Publié le Mardi 7 avril 2020 à 12h46.

Étudiantes infirmières stagiaires à 1 euro : ça suffit !

Depuis le début de la crise du Covid-19, on entend de plus en plus parler des étudiants et étudiantes infirmières dans les hôpitaux, payées environ 1 euro de l’heure pour leur travail. Explication d’un scandale dans le scandale.

Après l’annonce du jeudi 12 mars concernant la fermeture des écoles et universités, marquant l’accélération des mesures contre la propagation du Covid-19, les enseignantes de l’IFSI (Institut de formation en soins infirmiers) de Toulouse ont tout de suite annoncé la couleur : « Restez disponibles et près de l’école, vous savez, en tant qu’étudiantes infirmières, vous aussi vous pouvez être réquisitionnées. » Ah bon ? Pourtant rien n’est légalement prévu concernant la réquisition des étudiantes infirmières, a priori, rien n’autorise à nous faire travailler en dehors de nos heures de stage.

La réquisition des étudiantes infirmières : un abus de pouvoir illégal

Un texte est en construction à ce sujet, mais rien n’est abouti pour le moment. Et puis, même si la réquisition existait pour les étudiantes infirmières dans le cadre d’un Plan blanc par exemple, celle-ci devrait être rémunérée, comme pour tous les professionnels de santé. Comment est-ce alors possible d’entendre parler d’étudiantes infirmières dans le Grand-Est ou en région Île-de-France, forcées de travailler, notamment dans des secteurs Covid, pour 1,40 euro de l’heure ? C’est que ces étudiants ne sont pas réquisitionnés : elles et ils sont en stage.

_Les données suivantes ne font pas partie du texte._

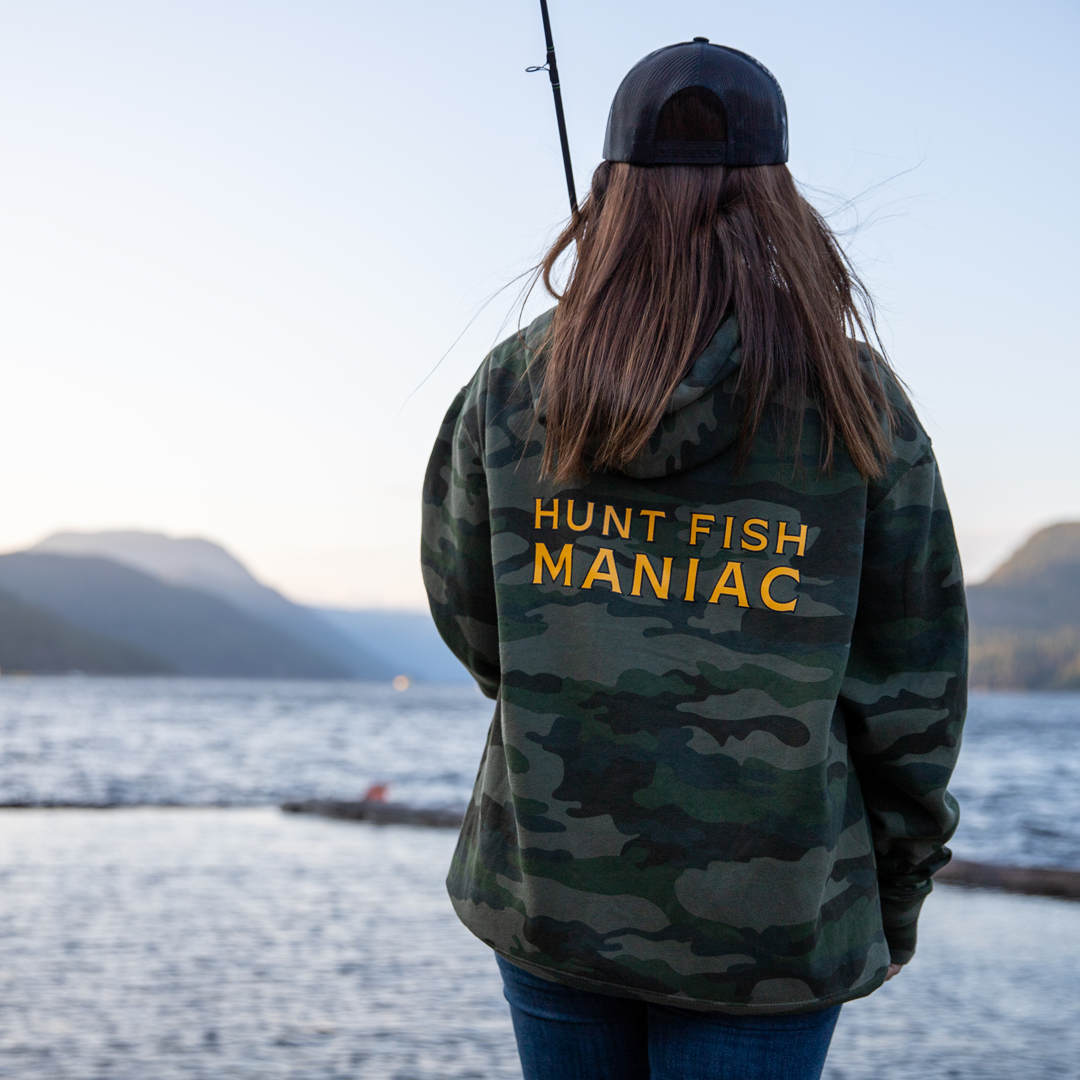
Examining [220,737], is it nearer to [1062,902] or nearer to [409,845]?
[409,845]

Les étudiants et étudiantes infirmières sont environ 94 000 en France. Au cours de leurs 3 ans de formation, chacune d’entre elles réalisera 60 semaines de 35 heures de stage au cours de sa formation (pour les amateurs de petits calculs, cela représente plus de 65 millions d’heures par an). Pour ces stages, une petite rémunération est prévue : 0,80 euro de l’heure en première année, 1,08 en deuxième année et 1,42 en troisième année. Pas un salaire donc, et qui représente des économies considérables pour le système de santé.

Dès lors, qu’ont fait les IFSI et les CHU dans le cadre de la crise du coronavirus ? Ils n’ont pas proposé des contrats de travail aux étudiants et étudiantes infirmières, ils ne leur ont pas demandé si elles voulaient travailler ou pas : ils ont prolongé, réaffecté, déplacé des périodes de stage à leur convenance, dans les secteurs dans lesquels il y avait le plus de besoins, forçant les étudiantes à travailler pour une rémunération dérisoire (les stages sont en effet obligatoires).

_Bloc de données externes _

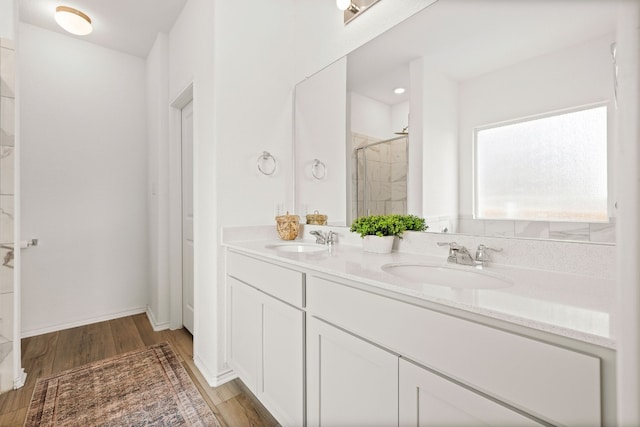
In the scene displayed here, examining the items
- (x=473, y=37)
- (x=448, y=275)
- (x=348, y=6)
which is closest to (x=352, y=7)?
(x=348, y=6)

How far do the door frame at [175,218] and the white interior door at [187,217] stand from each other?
33 mm

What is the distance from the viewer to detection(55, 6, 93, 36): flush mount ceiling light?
2221 millimetres

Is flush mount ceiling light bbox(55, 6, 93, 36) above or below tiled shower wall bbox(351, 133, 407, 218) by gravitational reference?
above

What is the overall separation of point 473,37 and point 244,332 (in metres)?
1.78

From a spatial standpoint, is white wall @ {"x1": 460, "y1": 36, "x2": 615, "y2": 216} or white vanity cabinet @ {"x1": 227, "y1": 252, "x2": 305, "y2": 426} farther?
white vanity cabinet @ {"x1": 227, "y1": 252, "x2": 305, "y2": 426}

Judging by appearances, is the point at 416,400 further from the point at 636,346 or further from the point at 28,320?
the point at 28,320

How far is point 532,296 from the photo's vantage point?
0.75 metres

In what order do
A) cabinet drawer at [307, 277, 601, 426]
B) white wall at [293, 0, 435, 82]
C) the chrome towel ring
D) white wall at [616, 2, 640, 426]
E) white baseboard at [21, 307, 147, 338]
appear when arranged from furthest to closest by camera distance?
white baseboard at [21, 307, 147, 338] < the chrome towel ring < white wall at [293, 0, 435, 82] < cabinet drawer at [307, 277, 601, 426] < white wall at [616, 2, 640, 426]

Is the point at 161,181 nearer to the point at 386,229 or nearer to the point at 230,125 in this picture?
the point at 230,125

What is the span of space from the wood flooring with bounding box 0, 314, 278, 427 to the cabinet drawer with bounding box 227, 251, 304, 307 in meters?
0.68

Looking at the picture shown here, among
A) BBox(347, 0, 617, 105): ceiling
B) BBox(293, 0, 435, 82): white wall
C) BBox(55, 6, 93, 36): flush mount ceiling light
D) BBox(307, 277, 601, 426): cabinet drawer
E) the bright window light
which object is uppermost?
BBox(55, 6, 93, 36): flush mount ceiling light

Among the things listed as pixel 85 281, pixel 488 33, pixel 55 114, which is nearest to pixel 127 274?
pixel 85 281

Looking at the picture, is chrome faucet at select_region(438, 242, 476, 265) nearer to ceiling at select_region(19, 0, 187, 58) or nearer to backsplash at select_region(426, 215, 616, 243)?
backsplash at select_region(426, 215, 616, 243)

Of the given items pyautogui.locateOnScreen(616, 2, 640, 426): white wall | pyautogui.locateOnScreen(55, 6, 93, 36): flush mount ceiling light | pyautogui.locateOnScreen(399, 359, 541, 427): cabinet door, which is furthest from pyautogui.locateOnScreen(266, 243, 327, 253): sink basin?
pyautogui.locateOnScreen(55, 6, 93, 36): flush mount ceiling light
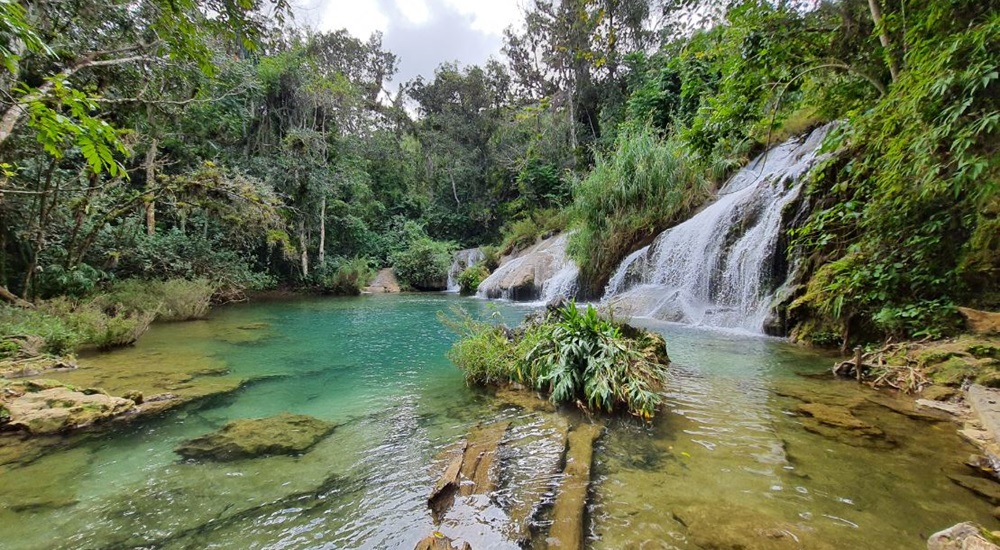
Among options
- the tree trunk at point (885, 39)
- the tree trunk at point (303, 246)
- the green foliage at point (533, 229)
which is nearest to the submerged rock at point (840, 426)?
the tree trunk at point (885, 39)

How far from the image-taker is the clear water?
205 cm

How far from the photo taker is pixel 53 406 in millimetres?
3594

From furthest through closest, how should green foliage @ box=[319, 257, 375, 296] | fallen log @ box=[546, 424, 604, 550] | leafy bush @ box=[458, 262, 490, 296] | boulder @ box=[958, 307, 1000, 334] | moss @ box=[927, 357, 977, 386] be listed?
green foliage @ box=[319, 257, 375, 296] < leafy bush @ box=[458, 262, 490, 296] < boulder @ box=[958, 307, 1000, 334] < moss @ box=[927, 357, 977, 386] < fallen log @ box=[546, 424, 604, 550]

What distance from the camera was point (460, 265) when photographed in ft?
70.8

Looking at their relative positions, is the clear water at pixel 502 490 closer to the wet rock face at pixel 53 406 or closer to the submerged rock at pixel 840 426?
the submerged rock at pixel 840 426

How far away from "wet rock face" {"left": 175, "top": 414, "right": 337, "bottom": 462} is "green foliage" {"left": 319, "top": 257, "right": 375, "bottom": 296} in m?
16.2

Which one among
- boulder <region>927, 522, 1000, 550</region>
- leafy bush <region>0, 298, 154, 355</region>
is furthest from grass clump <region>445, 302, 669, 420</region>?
leafy bush <region>0, 298, 154, 355</region>

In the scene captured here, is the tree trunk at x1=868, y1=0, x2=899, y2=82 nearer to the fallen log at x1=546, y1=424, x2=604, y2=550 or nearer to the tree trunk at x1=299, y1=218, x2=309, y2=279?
the fallen log at x1=546, y1=424, x2=604, y2=550

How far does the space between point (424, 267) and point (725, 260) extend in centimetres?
1505

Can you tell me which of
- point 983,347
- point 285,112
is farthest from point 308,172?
point 983,347

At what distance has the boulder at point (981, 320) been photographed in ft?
12.6

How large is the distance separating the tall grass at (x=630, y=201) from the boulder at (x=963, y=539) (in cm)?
1023

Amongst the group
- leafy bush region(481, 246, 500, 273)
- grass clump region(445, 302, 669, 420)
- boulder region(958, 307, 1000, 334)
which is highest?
leafy bush region(481, 246, 500, 273)

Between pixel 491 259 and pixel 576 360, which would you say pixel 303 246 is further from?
pixel 576 360
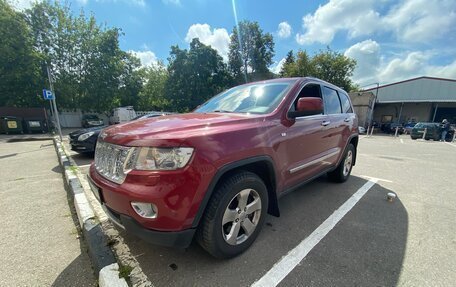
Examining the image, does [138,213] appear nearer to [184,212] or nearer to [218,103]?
[184,212]

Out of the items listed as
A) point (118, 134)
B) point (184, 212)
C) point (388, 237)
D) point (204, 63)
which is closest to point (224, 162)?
point (184, 212)

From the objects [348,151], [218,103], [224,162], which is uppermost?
[218,103]

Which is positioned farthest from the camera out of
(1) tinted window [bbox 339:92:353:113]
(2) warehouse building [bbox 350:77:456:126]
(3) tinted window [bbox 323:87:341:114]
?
(2) warehouse building [bbox 350:77:456:126]

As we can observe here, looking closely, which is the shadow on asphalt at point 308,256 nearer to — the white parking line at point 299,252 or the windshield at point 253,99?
the white parking line at point 299,252

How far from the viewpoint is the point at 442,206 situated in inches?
137

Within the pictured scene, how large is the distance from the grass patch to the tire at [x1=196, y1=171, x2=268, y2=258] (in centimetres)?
64

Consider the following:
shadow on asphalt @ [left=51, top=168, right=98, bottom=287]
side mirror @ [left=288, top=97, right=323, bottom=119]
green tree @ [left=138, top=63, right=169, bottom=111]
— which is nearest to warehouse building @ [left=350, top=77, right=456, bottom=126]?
green tree @ [left=138, top=63, right=169, bottom=111]

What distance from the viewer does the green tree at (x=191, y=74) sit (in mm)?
28250

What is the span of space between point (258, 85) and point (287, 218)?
6.35ft

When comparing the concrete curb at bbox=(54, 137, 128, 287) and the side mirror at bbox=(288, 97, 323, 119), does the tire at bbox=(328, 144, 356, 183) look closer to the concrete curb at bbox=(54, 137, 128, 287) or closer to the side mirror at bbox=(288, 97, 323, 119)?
the side mirror at bbox=(288, 97, 323, 119)

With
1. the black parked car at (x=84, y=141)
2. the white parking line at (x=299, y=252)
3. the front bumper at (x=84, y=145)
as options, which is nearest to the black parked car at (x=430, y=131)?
the white parking line at (x=299, y=252)

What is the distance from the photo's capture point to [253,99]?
Result: 285cm

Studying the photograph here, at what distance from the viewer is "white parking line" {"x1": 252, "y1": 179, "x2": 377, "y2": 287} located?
73.4 inches

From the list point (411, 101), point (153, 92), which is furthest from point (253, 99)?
point (411, 101)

« Économique, pratique et facile » !

Économique : Plutôt que d’embaucher des infirmières, des aides-soignantes et des ASH, ils ont « réquisitionné en stage ». Pratique : durant ces stages, l’étudiante infirmière remplira souvent plusieurs fonctions : agente de service hospitalier (ASH), aide-soignante, infirmière. Facile : les étudiantes infirmières ne sont que peu protégées et organisées pour se défendre. La FNESI (Fédération nationale des étudiants en soins infirmiers) corporation affiliée à la FAGE, qui s’était déjà félicitée de « l’augmentation » ridicule de notre indemnisation en stage, est la seule organisation existante et n’est pas à la hauteur des enjeux posés par cette crise.Les soignantes dans les services Covid ont tiré la sonnette d’alarme, suivies par les stagiaires elles-mêmes et des choses ont commencé à bouger. Trois régions se sont engagées à rémunérer les stagiaires infirmières : Grand-Est, Île-de-France et Hauts-de-France. À Toulouse, ce sont les syndicats de professionnelles qui ont mené la bagarre contre la réquisition en stage des étudiantes infirmières et ont obtenu la mise en place de contrats de vacation.

Il faut désormais aller plus loin : ce que cette crise nous montre, c’est que les étudiants et étudiantes infirmières étaient souvent les grandes oubliées d’un système qui se dégrade. Considérées comme de la main-d’œuvre à bas prix, nous sommes envoyées sur le terrain pour « soutenir les équipes », certains services ou établissements fonctionnant parfois en grande partie sur le travail invisible des stagiaires.

Pour sortir de cette logique il faut rémunérer tous les stages infirmiers, quels qu’ils soient. Les étudiants et étudiantes infirmières travaillent, elles doivent être payées.